The term station wagon has no cache. Instead, in today’s world we call them crossovers. And this entire segment is chock full of variants from SUV-like 7-passenger haulers to minivan-like mom-mobiles. But, I’m a guy who likes to call a horse a horse. So my tester this week is a station wagon.
The 2014 Toyota Venza may hide behind the crossover label, and may give its owners a little more cache, but when push comes to shove, this is a modern-day station wagon.
And there’s absolutely nothing wrong with that. No reason for any kind of negative connotation when it comes to Toyota’s five-passenger “crossover”.
Simply by looks, the Venza is wagon-like. It has a tall profile with an elongated body, but sits lower to the ground than most SUVs. The unassuming front end lacks styling, but does give way to stylized side panels and an attractive back end, including a spoiler. You can see samplings of the Toyota Sienna, the Camry and the Highlander in the Venza’s design, and I guess that’s what makes it a crossover vehicle.
Simply by looks, the Venza is wagon-like.
The Venza has two engine offerings. A 4-cylinder engine that produces 181 horsepower is available on the basic trims while a well-powered V-6 engine is standard on the Limited and XLE trims, which is what I tested.
The 3.5-liter V-6 engine makes 268 horsepower and does so in a fuel-efficient way. In fact, there is negligible difference in EPA fuel economy between the two engines, so why not opt for more power?
A 6-speed automatic transmission is standard. Both front-wheel drive and all-wheel drive are options. My tester came with AWD.
The Venza drives like a car. In fact, with the power of the V-6 engine, it’s like driving a longer version of the Camry, and that’s certainly a good thing. The Venza offers a refined, quiet and comfortable ride. A test drive of the V-6 version would yield a vehicle that covers all bases for a family hauler, and won’t leave you bored or feeling underpowered either.
Interior awareness is not necessarily an area Toyota excels at, but in the Venza, attention to detail is not missed.
Inside, Toyota does not skimp on the quality. Interior awareness is not necessarily an area Toyota excels at, but in the Venza, attention to detail is not missed. For example, the higher-than-normal mounted gearbox seems awkward at first, but once you settle into your seats you realize the liberating space it provides for extra elbow room and between-the-seats storage console.
The touchscreen is a little on the small side, but does well interacting with smart phone devices. Using Toyota’s easy-to-use Entune infotainment system, you can access Pandora radio or other internet-accessible options. I love when the carmakers use the technology that is out there to enhance the driving experience.

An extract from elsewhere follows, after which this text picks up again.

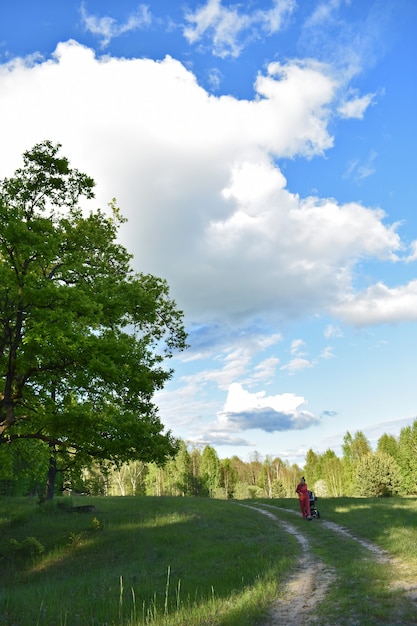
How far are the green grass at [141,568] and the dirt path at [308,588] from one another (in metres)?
0.33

Rear legroom and headroom is vast. Rear passengers can enjoy reclining seats, which is something not found in sedans. Much more space exists than in the mid-size Camry, which is a big appeal of the Venza. Maintaining a car-like appearance, but offering SUV-like cargo space makes the Venza versatile. Fold the second row seats flat and utilize the 70 cubic feet of space for weekend projects.

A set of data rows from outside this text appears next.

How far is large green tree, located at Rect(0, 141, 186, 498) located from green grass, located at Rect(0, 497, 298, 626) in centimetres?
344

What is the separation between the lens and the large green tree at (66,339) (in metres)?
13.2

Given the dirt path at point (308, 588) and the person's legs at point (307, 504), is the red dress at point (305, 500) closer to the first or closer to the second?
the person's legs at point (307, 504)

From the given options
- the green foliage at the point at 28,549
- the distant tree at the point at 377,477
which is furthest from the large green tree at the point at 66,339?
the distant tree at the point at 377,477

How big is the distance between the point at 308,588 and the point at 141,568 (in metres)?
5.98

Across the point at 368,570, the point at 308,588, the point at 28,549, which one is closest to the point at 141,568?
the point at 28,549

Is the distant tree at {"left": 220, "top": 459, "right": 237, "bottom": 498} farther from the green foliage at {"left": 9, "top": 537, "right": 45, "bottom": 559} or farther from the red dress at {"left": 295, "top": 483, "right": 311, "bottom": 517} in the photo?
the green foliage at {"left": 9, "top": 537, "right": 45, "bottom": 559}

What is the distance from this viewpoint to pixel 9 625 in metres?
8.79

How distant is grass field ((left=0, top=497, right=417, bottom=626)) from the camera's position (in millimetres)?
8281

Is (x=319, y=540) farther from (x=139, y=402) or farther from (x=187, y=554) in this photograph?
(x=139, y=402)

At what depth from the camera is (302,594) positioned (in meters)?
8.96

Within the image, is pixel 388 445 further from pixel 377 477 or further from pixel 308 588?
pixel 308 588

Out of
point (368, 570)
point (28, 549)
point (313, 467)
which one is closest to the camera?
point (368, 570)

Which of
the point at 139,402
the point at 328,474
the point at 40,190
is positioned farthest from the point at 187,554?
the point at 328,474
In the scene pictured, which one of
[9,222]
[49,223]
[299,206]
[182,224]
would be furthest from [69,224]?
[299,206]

Maintaining a car-like appearance, but offering SUV-like cargo space makes the Venza versatile.
There are only three trim offerings for the Kentucky-built Venza, but you can mix and match features (like the aforementioned engines and AWD). The base LE comes standard with niceties like blind-spot monitoring, dual-zone climate control and privacy glass. My tester was the XLE trim with additional features like power rear lift gate, heated front seats and leather upholstery. With the added Premium package included (at an additional cost of $1,850), you get a panoramic sunroof, an interactive navigation system (with live traffic updates) and a bigger touchscreen and improved audio system.
As mentioned, fuel economy is improved for this year. The 4-cylinder engine has an EPA rating of 20 city and 25 highway. My tester, with the V-6 engine and the AWD has an EPA rating of 18 city and 25 highway. While there are certainly more fuel-efficient options out there, the difference between the two engines is negligible and makes for choosing the AWD V-6 option a lot easier.
Price point varies for the Venza. The most basic, RWD option starts below $30,000. However my tester had a starting MSRP of $35,080 and with additional features had a final price of $37,790. This takes it up the ladder of pricing in comparison to some of its competition.
Whether you call the 2014 Toyota Venza a crossover or a station wagon doesn’t matter.
Whether you call the 2014 Toyota Venza a crossover or a station wagon doesn’t matter. What you can call it for sure is a steady, reliable, roomy vehicle for hauling family around.